Exercise 1
Give the rows from the line containing "the point at 46,41 or" through the line containing "Answer: horse mane" as a numbered list, with blank lines omitted.

Document extract

+--

Robert Venturi is the principal partner of Venturi, Scott Brown and Associates with Denise Scott Brown, Steven Izenour, and David Vaughn. He is best known for his architectural ideas outlined in his two influential books, Complexity and Contradiction in Architecture (1966) and Learning from Las Vegas (1972), written with Scott Brown and Izenour. Both texts critique the often dogmatic and narrow design agenda of modernist architecture and have been viewed as an antidote to the polemics of modernist architects such as Adolf Loos, who famously wrote that “ornament is crime,” and Le Corbusier, who authored the classic manifesto Towards a New Architecture (1923). Directing 20thcentury architects to study the commercial landscape of Main Street and the roadside as well as the classical tradition, Venturi and Scott Brown embrace historicism, decoration, language, and vernacular symbols. Learning from Las Vegas in particular argued for the celebration of both “high” and “low” architecture of the past, from the richness of classical Rome to the messiness of the commercial strip. Its emphasis on visual ambiguity, contradiction, dialectic, context, and complexity led to designs that were full of wit and rich in connotations. Venturi’s residential architecture of the 1960s expressed his interest in the vernacular symbols and historical allusions outlined in Complexity and Contradiction. The Guild House (1960), a senior citizens apartment complex in Philadelphia, Pennsylvania, referenced the classicism of Andrea Palladio in the design of its facade and pointed to the architecture of commerce with its prominent sign above the entry. The Vanna Venturi House (1962) in Chestnut Hill, Pennsylvania, borrowed from the forms of the American saltbox (shingle style) and emphasized axial symmetry.

+--

Exercise 2
According to the passage on Robert Venturi, what led to designs that were full of wit and rich in connotations?

+--

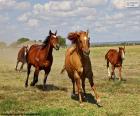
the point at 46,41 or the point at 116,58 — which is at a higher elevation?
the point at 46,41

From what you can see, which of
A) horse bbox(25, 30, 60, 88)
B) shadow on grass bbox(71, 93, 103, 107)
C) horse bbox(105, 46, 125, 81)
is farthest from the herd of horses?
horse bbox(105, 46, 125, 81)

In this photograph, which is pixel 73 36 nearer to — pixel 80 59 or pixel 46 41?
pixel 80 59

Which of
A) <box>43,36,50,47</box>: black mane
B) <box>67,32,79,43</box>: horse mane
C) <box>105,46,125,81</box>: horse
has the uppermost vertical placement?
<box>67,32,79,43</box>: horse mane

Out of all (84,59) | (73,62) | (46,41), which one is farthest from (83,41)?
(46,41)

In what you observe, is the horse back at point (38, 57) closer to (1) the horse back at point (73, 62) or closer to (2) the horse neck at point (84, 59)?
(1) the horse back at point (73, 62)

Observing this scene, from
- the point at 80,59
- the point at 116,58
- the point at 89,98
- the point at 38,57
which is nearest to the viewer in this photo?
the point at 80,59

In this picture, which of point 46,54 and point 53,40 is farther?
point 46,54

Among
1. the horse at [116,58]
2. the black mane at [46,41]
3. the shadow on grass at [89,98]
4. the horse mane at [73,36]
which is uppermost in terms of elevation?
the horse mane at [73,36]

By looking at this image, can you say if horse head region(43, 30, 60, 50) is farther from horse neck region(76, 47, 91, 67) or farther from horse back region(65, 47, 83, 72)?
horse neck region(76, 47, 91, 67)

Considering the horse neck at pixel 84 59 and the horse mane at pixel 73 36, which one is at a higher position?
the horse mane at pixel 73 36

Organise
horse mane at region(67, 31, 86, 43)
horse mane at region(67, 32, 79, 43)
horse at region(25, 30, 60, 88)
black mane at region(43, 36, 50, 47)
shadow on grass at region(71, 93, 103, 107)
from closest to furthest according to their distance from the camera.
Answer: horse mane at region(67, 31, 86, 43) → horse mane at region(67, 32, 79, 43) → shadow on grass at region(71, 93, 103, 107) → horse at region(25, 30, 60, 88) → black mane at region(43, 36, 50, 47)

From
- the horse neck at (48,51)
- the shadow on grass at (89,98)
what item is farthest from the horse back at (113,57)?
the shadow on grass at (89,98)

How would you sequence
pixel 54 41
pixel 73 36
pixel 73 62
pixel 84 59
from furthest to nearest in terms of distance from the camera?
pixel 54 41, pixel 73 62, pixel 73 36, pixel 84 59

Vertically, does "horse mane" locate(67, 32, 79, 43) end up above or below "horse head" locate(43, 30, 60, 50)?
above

+--

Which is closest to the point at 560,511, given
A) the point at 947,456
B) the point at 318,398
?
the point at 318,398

+--

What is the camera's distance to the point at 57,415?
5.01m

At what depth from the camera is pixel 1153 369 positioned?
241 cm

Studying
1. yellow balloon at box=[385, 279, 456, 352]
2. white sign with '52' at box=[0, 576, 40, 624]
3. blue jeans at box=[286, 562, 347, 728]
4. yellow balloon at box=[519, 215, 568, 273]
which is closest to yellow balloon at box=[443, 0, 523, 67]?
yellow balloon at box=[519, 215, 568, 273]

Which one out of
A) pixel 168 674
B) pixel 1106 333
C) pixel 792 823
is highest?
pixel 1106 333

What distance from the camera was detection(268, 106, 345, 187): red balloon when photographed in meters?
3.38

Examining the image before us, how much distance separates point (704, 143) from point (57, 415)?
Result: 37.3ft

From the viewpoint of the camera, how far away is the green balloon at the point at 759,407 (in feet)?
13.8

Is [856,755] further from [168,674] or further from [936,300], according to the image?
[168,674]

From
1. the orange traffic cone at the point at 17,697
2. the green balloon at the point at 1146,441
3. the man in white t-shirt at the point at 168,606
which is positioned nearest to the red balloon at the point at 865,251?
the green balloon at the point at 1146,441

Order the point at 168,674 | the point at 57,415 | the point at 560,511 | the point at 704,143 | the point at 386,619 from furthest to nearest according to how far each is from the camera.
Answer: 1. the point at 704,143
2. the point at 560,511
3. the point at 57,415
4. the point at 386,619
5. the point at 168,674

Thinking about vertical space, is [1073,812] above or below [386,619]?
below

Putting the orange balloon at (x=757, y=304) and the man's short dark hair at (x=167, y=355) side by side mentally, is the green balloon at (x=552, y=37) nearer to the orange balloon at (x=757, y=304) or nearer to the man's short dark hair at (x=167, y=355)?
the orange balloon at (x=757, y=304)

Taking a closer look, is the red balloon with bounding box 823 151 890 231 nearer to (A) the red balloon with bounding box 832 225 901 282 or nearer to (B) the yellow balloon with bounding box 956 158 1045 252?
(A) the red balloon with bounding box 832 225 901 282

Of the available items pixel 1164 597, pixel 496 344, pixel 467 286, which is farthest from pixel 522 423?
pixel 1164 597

+--

Final answer 1
1. the point at 46,41 or the point at 116,58 — which is at a higher elevation?
2. the point at 46,41
3. From what you can see, which of
4. A) horse bbox(25, 30, 60, 88)
5. B) shadow on grass bbox(71, 93, 103, 107)
6. C) horse bbox(105, 46, 125, 81)
7. is farthest from the herd of horses?
8. horse bbox(105, 46, 125, 81)
9. In this photograph, which is pixel 73 36 nearer to — pixel 80 59 or pixel 46 41?
10. pixel 80 59
11. Which of
12. A) <box>43,36,50,47</box>: black mane
13. B) <box>67,32,79,43</box>: horse mane
14. C) <box>105,46,125,81</box>: horse
15. has the uppermost vertical placement?
16. <box>67,32,79,43</box>: horse mane
17. Out of all (84,59) | (73,62) | (46,41), which one is farthest from (83,41)?
18. (46,41)
19. In what you observe, is the horse back at point (38, 57) closer to (1) the horse back at point (73, 62) or closer to (2) the horse neck at point (84, 59)?
20. (1) the horse back at point (73, 62)
21. Observing this scene, from
22. - the point at 80,59
23. - the point at 116,58
24. - the point at 89,98
25. - the point at 38,57
26. which is nearest to the viewer in this photo?
27. the point at 80,59
28. In this picture, which of point 46,54 and point 53,40 is farther?
29. point 46,54
30. Among
31. 1. the horse at [116,58]
32. 2. the black mane at [46,41]
33. 3. the shadow on grass at [89,98]
34. 4. the horse mane at [73,36]
35. which is uppermost in terms of elevation?
36. the horse mane at [73,36]
37. By looking at this image, can you say if horse head region(43, 30, 60, 50) is farther from horse neck region(76, 47, 91, 67) or farther from horse back region(65, 47, 83, 72)?
38. horse neck region(76, 47, 91, 67)
39. Considering the horse neck at pixel 84 59 and the horse mane at pixel 73 36, which one is at a higher position?
40. the horse mane at pixel 73 36
41. Organise
42. horse mane at region(67, 31, 86, 43)
43. horse mane at region(67, 32, 79, 43)
44. horse at region(25, 30, 60, 88)
45. black mane at region(43, 36, 50, 47)
46. shadow on grass at region(71, 93, 103, 107)
47. from closest to furthest according to their distance from the camera.
48. Answer: horse mane at region(67, 31, 86, 43) → horse mane at region(67, 32, 79, 43) → shadow on grass at region(71, 93, 103, 107) → horse at region(25, 30, 60, 88) → black mane at region(43, 36, 50, 47)

Final answer 2
The emphasis in Learning from Las Vegas on visual ambiguity, contradiction, dialectic, context, and complexity led to those designs.